DOCUMENT SECTION>
================

At its close each of the defendants moved the court to instruct the jury to find a verdict in their favor. These motions were denied, and the court charged the jury; but as no parts of the charge, except those presently to be referred to, have been brought here for our consideration, the jury were presumptively properly advised as to the general rules of law governing the case. The court included in its charge the following statements, which were duly excepted to:

(1) “As to the motion on behalf of the defendant Wiley (to instruct a verdict in his favor), I think it is true that there is little or no evidence there— certainly no evidence on which a verdict could rest—that Mr. Wiley himself made any misrepresentations in regard to this land, so that he cannot be held on the theory that he himself made any misrepresentations; and the question then arises whether there were two transactions here: First, a sale by Wiley to Nupen; and, second, a sale by Nupen to the plaintiff—or whether there was really and in fact only one transaction, with two or three steps to accomplish it. I am inclined to take the latter view, or at least I think it will be a question for the jury to say whether or not there was in fact two separate and distinct transactions. If they find that there were two separate and distinct transactions, a completed sale between Wiley and Nupen, which had nothing whatever to do with the other transaction between Nupen and Lane and the plaintiff, then the defendant Wiley would drop out of the case so far as damages were concerned. If, on the other hand, they find that Nupen was acting for Wiley, and that the deeds from Wiley to Nupen and from Nupen to the plaintiff were simply steps in one transaction, the deed running to Nupen for the purpose of convenience in carrying out the transaction, and enabling him to conveniently get his commission, then I think the defendant Wiley would be included with the other defendants. * * * Now, one of the first questions for you to determine in this case is: Was there but one transaction, or were there two or more transactions involved here? * * * ”
(2) “The measure of damages in this case is the difference between the actual value of what Pearce parted with and the actual value of what he received, and these values are to be ascertained by you as of the time of the transaction; that is, on or about March 4, 1910.”

================

TASK REQUIREMENTS>
**a.** Check the following statements against the jury-charge passage above and answer yes or no for each, quoting the deciding words of the passage: (i) The court granted the defendants' motions to instruct a verdict in their favor. (ii) The court said there was little or no evidence that Wiley himself made misrepresentations about the land. (iii) The jury was told to set the values for damages as of the time of trial.
**b.** Please state, from the jury-charge passage above, the date the court gives for the time of the transaction.
**c.** Resume the jury-charge passage above, picking up after its last sentence.

================

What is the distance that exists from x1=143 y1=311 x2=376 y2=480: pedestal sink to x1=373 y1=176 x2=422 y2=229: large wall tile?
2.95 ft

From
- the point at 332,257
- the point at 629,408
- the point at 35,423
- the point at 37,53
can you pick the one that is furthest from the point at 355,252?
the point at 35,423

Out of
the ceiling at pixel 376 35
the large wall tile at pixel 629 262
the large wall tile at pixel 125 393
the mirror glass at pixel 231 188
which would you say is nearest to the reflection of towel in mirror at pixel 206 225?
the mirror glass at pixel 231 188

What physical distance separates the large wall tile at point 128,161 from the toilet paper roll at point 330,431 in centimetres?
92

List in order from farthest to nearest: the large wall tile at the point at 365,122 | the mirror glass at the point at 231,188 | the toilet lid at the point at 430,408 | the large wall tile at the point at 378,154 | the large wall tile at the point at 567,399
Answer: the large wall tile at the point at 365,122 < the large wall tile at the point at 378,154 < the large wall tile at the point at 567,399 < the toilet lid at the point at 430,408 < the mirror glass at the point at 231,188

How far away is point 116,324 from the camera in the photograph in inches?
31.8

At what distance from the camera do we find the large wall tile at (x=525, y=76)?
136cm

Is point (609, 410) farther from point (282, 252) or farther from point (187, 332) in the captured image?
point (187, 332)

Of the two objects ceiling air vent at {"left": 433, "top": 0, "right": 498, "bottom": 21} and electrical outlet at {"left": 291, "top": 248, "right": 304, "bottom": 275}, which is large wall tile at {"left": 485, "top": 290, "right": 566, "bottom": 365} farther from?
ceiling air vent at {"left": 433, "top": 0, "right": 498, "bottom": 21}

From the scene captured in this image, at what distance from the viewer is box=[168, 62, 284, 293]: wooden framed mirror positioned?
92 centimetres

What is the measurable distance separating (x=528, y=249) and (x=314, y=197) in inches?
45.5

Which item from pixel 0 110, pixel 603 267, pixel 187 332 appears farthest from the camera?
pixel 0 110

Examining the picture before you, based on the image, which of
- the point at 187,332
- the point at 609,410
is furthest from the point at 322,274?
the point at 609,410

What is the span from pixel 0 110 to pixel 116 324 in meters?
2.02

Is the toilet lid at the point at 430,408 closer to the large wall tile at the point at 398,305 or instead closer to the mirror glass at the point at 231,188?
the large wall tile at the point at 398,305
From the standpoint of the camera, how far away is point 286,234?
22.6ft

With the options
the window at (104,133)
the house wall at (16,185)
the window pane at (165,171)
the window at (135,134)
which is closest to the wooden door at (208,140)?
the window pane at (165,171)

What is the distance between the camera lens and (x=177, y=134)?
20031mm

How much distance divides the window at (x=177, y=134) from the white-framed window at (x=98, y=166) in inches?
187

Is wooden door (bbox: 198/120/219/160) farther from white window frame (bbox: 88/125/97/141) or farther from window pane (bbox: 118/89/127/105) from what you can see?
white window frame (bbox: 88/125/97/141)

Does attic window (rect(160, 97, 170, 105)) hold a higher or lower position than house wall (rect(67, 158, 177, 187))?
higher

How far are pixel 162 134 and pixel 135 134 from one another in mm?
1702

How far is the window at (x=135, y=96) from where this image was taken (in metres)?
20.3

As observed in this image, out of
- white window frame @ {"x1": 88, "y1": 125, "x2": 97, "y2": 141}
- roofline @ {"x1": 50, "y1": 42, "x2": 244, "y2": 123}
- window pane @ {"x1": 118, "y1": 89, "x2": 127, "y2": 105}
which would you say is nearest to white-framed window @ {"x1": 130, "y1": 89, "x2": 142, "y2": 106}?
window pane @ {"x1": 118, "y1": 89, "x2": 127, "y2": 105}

================

TASK-BY-TASK RESULTS>
**a.**
(i) No: "These motions were denied"
(ii) Yes: "there is little or no evidence there— certainly no evidence on which a verdict could rest—that Mr. Wiley himself made any misrepresentations in regard to this land"
(iii) No: "these values are to be ascertained by you as of the time of the transaction; that is, on or about March 4, 1910."

**b.** On or about March 4, 1910.

**c.**
The assignments of error challenge: (1) A large number of rulings of the trial court in the admission of evidence, offered by plaintiff, over defendants’ objection; (2) the ruling of the trial court upon the defendants’ motion for an instructed verdict at the close of the case; (3) the charge of the trial court to the jury, as already set forth, concerning Wiley’s liability; and (4) the charge of the trial court on the measure of damages.

Counsel for defendants have not seen fit to make any argument, either orally or in writing, on the several assignments of error relating to the admission of evidence, neither have they in any respect con*500formed to the provisions of our rule governing such assignments of error. We shall, therefore, give no further consideration to them.

So far as the defendants Nupen and Lane are concerned, there can be no doubt about the sufficiency of the evidence to justify a submission of the case to the jury as to them. The only argument they make in their brief against it is that it appears affirmatively that Pearce did not rely upon any of their representations. We think this is not so. The evidence tends to establish such reliance, and it was for the jury to pass upon its sufficiency under proper instructions. This is all we need to say on that subject.

As to the motion for an instructed verdict by Wiley, this may be said: All that he appears to have done, according to the proofs in this case, w:as to place his land for sale in the hands of Nupen, a reputable real estate agent, whose business it was to find purchasers for land intrusted to him. Wiley fixed the sum of $9 per acre, net to him, as the price at which he would sell tire lánd. He does not appear to have had anything further to do with the matter until Nupen advised him that a sale had been made, when he made a deed to Nupen, as requested by him, and received the consideration of $9 per acre therefor, in strict accord with his original proposition to Nupen, and nothing more. And such seems to have been the impression of the trial court. He observed:

“I think it is true that there is little or no evidence there—certainly no evidence on which a verdict could rest—that Mr. Wiley himself made any misrepresentations in regard to this land.”

It is inconceivable, except for one thing, how a jury found a verdict against Wiley, and, judging from the observations of the trial judge, just quoted, it is apparent that he would not have submitted the case to the jury, so far as Wiley was concerned, except for the same thing.

Wiley filed a separate answer to the complaint of plaintiff. His answer contained an explicit and unequivocal denial of any misrepresentations made by him to Pearce, or any participation with the other defendants in any transactions leading up to the sale of the land to Pearce. In this way he obviously intended to stand on his own bottom, and defend himself in his own way. Lane, however, took a different course. He sought not only to protect himself, but injected statements in his answer which the court thought inculpated Wiley, and accordingly charged the jury as already set out.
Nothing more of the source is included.